Wie viele Protestanten gibt es in der Region: Zahlen zum Reformationstag

28. Oktober 2017 @

Am kommenden Dienstag, 31. Oktober, erinnern Protestanten in aller Welt an den Beginn der Reformation und die Entstehung der evangelischen Kirche vor 500 Jahren. Der in Niedersachsen erstmals als Feiertag begangene Reformationstag erinnert an die Präsentation der 95 Thesen Martin Luthers im Jahre 1517. 500 Jahre später ist die evangelische Kirche weiter die wichtigste Religionsgemeinschaft in der Region Hannover. Das Team Statistik der Region Hannover hat in seiner aktuellen Statistischen Kurzinformation „500 Jahre Reformation – Protestantismus in der Region Hannover“ Zahlen aufbereitet, die auf der Bevölkerungsstatistik für die 20 Umlandkommunen Hannovers basiert und um Daten der Landeshauptstadt Hannover ergänzt.

Welchen Glaubens sind die Regionsangehörigen? – Foto: JPH

Ungefähr jeder dritte Einwohner der Region Hannover ist demnach evangelischen Glaubens. Die evangelisch-lutherische Kirche ist mit Abstand wichtigste protestantische Religionsgemeinschaft. Ihr gehören im Umland 259 701 Menschen oder 99,0 Prozent aller protestantischen Christen an. Sie ist in allen Städten und Gemeinden der Region Hannover vertreten. Zweitgrößte evangelische Kirchengemeinschaft im Umland ist die evangelisch-reformierte Kirche mit 1646 Mitgliedern, die neben der evangelisch-lutherischen Kirche flächendeckend vertreten ist.

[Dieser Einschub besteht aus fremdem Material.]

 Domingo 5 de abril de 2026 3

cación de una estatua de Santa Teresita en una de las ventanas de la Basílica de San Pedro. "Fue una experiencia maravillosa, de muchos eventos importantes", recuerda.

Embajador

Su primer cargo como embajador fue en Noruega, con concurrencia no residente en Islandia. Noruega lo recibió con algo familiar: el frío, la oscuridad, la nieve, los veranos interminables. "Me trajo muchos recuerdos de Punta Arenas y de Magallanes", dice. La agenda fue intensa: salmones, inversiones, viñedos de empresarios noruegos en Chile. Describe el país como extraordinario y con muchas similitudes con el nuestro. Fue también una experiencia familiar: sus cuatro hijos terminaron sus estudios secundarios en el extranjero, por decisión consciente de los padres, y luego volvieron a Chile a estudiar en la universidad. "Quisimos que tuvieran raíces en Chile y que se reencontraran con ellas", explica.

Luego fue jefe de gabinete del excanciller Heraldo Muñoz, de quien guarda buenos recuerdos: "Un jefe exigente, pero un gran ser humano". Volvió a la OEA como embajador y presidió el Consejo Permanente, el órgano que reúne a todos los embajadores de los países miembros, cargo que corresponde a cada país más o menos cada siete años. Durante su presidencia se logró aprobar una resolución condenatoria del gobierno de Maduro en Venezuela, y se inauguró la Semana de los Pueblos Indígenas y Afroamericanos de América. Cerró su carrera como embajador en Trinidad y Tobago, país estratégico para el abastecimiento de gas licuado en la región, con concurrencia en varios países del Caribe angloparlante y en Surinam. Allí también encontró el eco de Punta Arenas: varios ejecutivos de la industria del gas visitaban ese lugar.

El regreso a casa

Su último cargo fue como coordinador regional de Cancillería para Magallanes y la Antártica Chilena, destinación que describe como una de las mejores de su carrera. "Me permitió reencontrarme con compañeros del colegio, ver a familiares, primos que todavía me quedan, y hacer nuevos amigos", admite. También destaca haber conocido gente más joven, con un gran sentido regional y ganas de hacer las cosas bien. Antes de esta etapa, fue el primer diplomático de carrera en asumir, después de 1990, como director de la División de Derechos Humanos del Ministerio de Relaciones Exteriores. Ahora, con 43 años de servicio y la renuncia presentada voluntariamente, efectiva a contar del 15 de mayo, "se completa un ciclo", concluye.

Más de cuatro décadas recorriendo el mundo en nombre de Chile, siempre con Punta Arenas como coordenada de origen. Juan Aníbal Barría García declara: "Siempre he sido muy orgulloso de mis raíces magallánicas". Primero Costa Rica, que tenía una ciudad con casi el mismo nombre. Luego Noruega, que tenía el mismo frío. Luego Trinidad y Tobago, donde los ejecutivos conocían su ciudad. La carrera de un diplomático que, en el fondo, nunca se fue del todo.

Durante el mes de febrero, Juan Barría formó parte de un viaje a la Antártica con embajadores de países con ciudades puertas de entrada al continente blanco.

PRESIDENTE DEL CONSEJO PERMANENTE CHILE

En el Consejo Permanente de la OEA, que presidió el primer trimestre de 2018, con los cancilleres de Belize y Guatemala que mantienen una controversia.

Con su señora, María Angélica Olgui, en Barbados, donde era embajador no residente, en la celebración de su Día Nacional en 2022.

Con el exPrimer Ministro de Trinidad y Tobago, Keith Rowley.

Größtenteils gehören die lutherischen Christen in der Region Hannover zur evangelisch-lutherischen Landeskirche Hannover. Historisch bedingt gehören aber 4074 Protestantinnen und Protestanten in Steinhude und Großenheidorn zur evangelisch-lutherischen Landeskirche Schaumburg-Lippe.

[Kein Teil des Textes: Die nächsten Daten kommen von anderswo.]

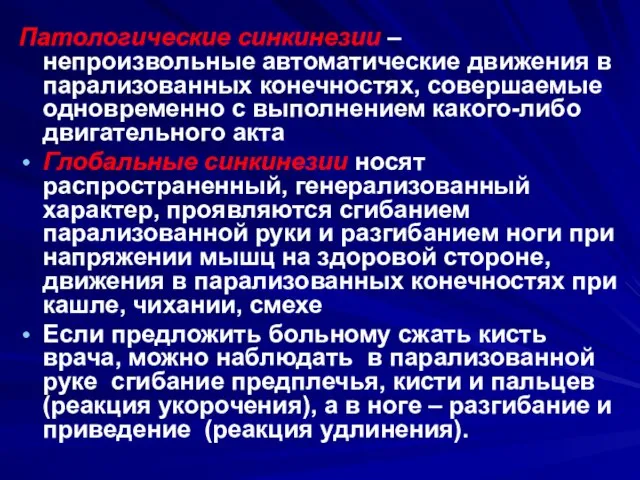 Патологические синкинезии – непроизвольные автоматические движения в парализованных конечностях, совершаемые одновременно с выполнением какого-либо двигательного акта

• Глобальные синкинезии носят распространенный, генерализованный характер, проявляются сгибанием парализованной руки и разгибанием ноги при напряжении мышц на здоровой стороне, движения в парализованных конечностях при кашле, чихании, смехе

• Если предложить больному сжать кисть врача, можно наблюдать в парализованной руке сгибание предплечья, кисти и пальцев (реакция укорочения), а в ноге – разгибание и приведение (реакция удлинения).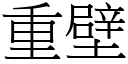 重壁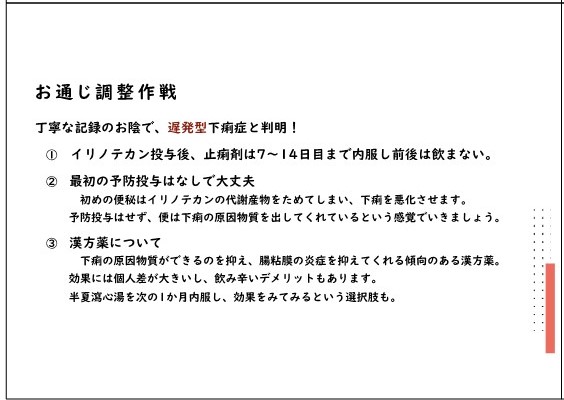 お通じ調整作戦

丁寧な記録のお陰で、遅発型下痢症と判明！

① イリノテカン投与後、止痢剤は7～14日目まで内服し前後は飲まない。

② 最初の予防投与はなしで大丈夫
初めの便秘はイリノテカンの代謝産物をためてしまい、下痢を悪化させます。
予防投与はせず、便は下痢の原因物質を出してくれているという感覚でいきましょう。

③ 漢方薬について
下痢の原因物質ができるのを抑え、腸粘膜の炎症を抑えてくれる傾向のある漢方薬。
効果には個人差が大きいし、飲み辛いデメリットもあります。
半夏瀉心湯を次の1か月内服し、効果をみてみるという選択肢も。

Lediglich in Uetze stellen die evangelischen Christen noch eine Mehrheit an der Bevölkerung der Kommune insgesamt. In Neustadt a. Rbge. und Springe erreichen sie noch fast einen Anteil von 50 Prozent. In der Landeshauptstadt Hannover sowie in den drei großen, an sie angrenzenden Städten Garbsen, Langenhagen und Laatzen ist der Anteil der evangelischen Mitbürger mit weniger als einem Drittel der Bevölkerung regionsweit am niedrigsten. Ein hoher Anteil an evangelischer Bevölkerung korrespondiert dabei in der Regel mit einem niedrigen Anteil römisch-katholischer Bevölkerung.

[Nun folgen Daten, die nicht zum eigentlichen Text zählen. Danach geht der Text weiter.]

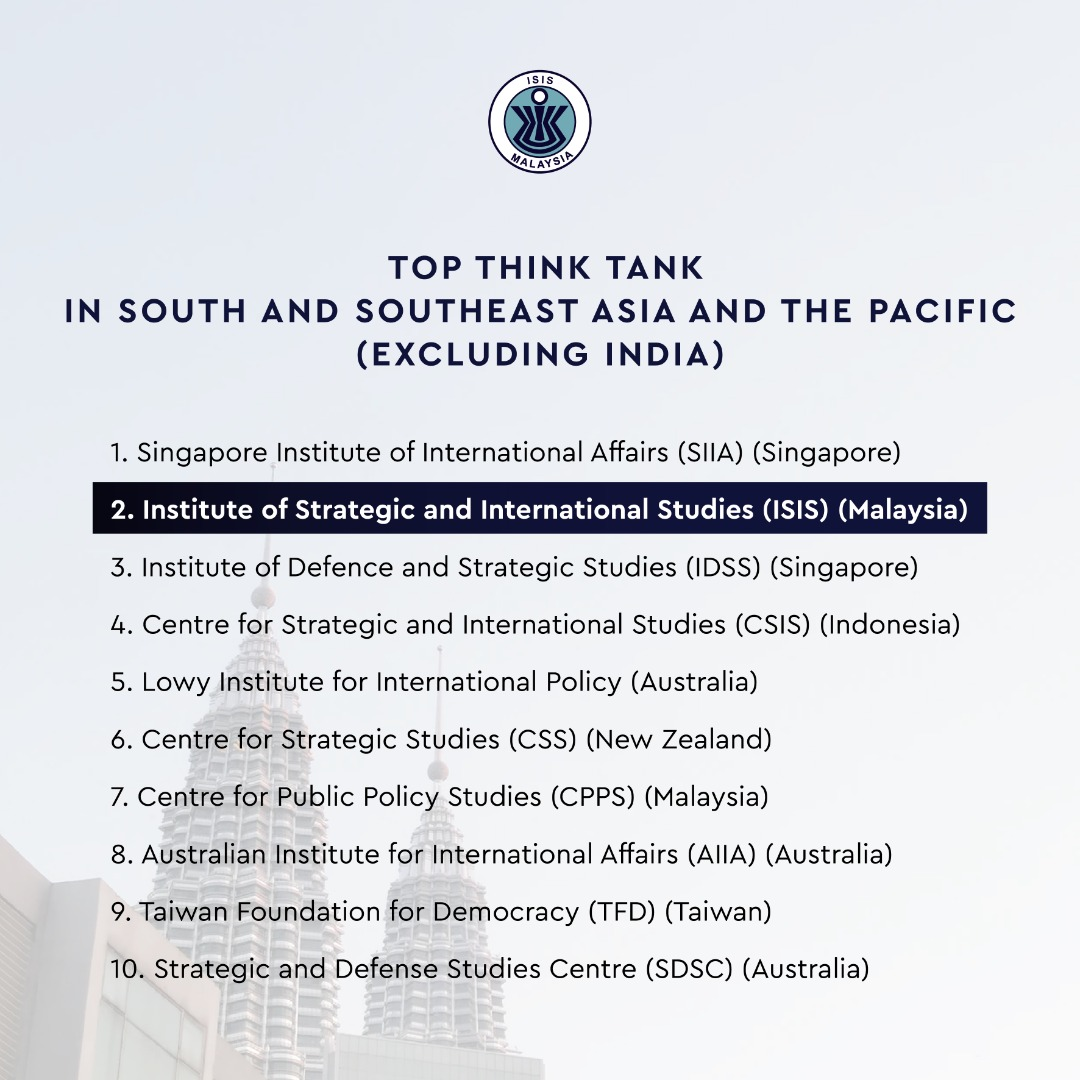 ISIS
MALAYSIA

TOP THINK TANK
IN SOUTH AND SOUTHEAST ASIA AND THE PACIFIC
(EXCLUDING INDIA)

1. Singapore Institute of International Affairs (SIIA) (Singapore)

2. Institute of Strategic and International Studies (ISIS) (Malaysia)

3. Institute of Defence and Strategic Studies (IDSS) (Singapore)

4. Centre for Strategic and International Studies (CSIS) (Indonesia)

5. Lowy Institute for International Policy (Australia)

6. Centre for Strategic Studies (CSS) (New Zealand)

7. Centre for Public Policy Studies (CPPS) (Malaysia)

8. Australian Institute for International Affairs (AIIA) (Australia)

9. Taiwan Foundation for Democracy (TFD) (Taiwan)

10. Strategic and Defense Studies Centre (SDSC) (Australia)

Die hohe Kirchenbindung in Neustadt a. Rbge., Springe und Uetze schlägt sich dabei flächendeckend in der gesamten Kommune nieder. In fast allen Stadt- beziehungsweise Gemeindeteilen der drei Kommunen stellt die evangelische Bevölkerung einen Anteil von mehr als 50 Prozent an der gesamten Bevölkerung. Ausgenommen sind stets nur die Kernstädte sowie in Neustadt a. Rbge. noch Metel, Luttmersen und Helstorf und in Springe noch der Ortsteil Bennigsen.

Alle Zahlen der „Statistischen Kurzinformationen 17/2017“ können  im Internet eingesehen oder heruntergeladen werden.